Bad Baby Names (Kötü Bebek İsimleri) adlı kitabın yazarları Michael Sherrod and Matthew Rayback, bu konuyu epey incelemişler. Hatta kitaplarında Mutlu Noeller, Kuru Üzüm, Nakit Adam gibi adı olan kişilerle röportajlar da yapmışlar. Gerçi onlar isimleriyle gurur duyuyorlarmış. Evet bazı şakalardan sıkılmışlar ama farklı isimlere sahip olmanın getirdiği hafif marjinal duruştan da memnunlar.
Yapılan diğer araştırmalarda, çocuklarına bu tip garip isimler veren ailelerin daha düşük eğitimli ve daha düşük gelir düzeyine sahip oldukları ortaya çıkmış. Etnik köken ve ırkçılık gibi sebepler kontrol altına alındığı takdirde farklı isimli çocukların okulda diğerleri gibi olabildiği de ortaya çıkmış. Yani garip isimlerin neden garip bulunduğu da önemli. Yabancı bir kökenden gelen, bilinmedik bir isim, yukarıda bahsettiğimiz gibi rahatsızlıklara neden olmuyor. Bu konuda aslında okulda "Nora Emel" adıyla yaşayan biri olarak ben de bir şeyler söyleyebilirim: Neredeyse bütün öğretmenlerim Emel adını tercih ederken, arkadaşlarıma Nora adını öğretebilmiştim. Adım yabancıydı ama kulağa güzel geliyordu. Açıkçası kendimi iyi bir şekilde farklı hissetmeme neden olmadı değil. İlk etki isimden geliyor. Bir insanın, yüzünü görmeden önce ismini duyduğumuzda kafamızda bir şeyler belirmeye başlıyor. İkinci adım olarak kişinin yüzünü gördüğümüzde, ismin etkisi azalıyor. Daha sonra o kişiyi tanıyıp özelliklerini, karakterini, iyi yanlarını bilmek, garip ismin dezavantajını iyice minimalize ediyor.

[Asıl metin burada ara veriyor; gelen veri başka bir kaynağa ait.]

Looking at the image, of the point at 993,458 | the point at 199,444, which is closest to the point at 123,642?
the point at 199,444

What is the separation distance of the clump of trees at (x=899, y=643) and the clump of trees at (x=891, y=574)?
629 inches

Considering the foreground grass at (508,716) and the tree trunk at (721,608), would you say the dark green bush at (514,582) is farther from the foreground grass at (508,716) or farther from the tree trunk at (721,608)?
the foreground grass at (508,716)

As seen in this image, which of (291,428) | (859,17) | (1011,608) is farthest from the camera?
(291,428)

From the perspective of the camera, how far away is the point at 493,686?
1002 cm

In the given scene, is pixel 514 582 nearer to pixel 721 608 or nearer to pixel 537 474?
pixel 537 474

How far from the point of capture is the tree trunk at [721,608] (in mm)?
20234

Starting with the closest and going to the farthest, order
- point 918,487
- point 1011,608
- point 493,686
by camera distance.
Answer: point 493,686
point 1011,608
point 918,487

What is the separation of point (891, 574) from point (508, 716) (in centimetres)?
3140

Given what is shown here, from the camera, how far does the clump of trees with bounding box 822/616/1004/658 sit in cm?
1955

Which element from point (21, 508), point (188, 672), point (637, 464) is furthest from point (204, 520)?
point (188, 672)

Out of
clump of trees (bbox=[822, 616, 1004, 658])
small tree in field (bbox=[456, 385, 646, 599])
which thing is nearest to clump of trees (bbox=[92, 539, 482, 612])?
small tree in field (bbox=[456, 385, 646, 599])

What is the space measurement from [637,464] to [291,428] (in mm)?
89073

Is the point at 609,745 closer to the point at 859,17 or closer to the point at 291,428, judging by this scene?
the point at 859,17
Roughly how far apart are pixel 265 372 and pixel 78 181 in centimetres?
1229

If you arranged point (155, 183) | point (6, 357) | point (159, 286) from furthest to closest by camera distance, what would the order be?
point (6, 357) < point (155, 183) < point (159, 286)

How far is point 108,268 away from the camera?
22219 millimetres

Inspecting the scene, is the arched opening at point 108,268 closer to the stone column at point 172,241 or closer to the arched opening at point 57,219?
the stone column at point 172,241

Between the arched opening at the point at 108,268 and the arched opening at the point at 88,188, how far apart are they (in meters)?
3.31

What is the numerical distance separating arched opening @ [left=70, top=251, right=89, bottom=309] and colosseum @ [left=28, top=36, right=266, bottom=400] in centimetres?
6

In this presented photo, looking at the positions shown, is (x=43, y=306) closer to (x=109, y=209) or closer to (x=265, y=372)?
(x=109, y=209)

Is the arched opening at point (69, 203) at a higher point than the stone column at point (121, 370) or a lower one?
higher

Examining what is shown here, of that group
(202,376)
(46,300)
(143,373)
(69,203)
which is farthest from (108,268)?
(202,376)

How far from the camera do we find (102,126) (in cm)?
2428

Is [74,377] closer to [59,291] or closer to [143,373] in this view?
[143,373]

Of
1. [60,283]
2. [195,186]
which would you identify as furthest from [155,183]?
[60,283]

Son zamanlarda esprili bir durum da var. Daha çok film repliği olarak bildiğimiz bazı cümleler hayata taşınıyor: "Tehlike benim göbek adım" gibi... Evet, bazı babalar çocuklarına "Tehlike, macera" gibi göbek adları koyuyor. Ama annelerin bundan çok da hoşlandığını söyleyemeyiz. Onlar bu şiddet mesajlı tavra biraz sinir oluyor.
Peki bizde ne gibi isimler var: Kiraz gibi güzel meyve isimlerinin yanı sıra Karpuz da isim olarak kullanılabiliyor. Bunun yanı sıra, adı soyadı birleşince farklı anlam çıkan isimler de var: Necati Yenge, Adem Top, Olgun Portakal, Kibar Zorba, Jandarma Kızkaçıran, Sakin Zeytin gibi...
Yanlış hatırlamıyorsam, tiyatrocu ve senarist Levent Kazak, kızına Pembe adını koymak istemiş. Ama sonra adı soyadı birleşince, "Pembe Kazak" olacağından vazgeçmişler. Eminim kızları ileride bundan dolayı çok mutlu olacaktır.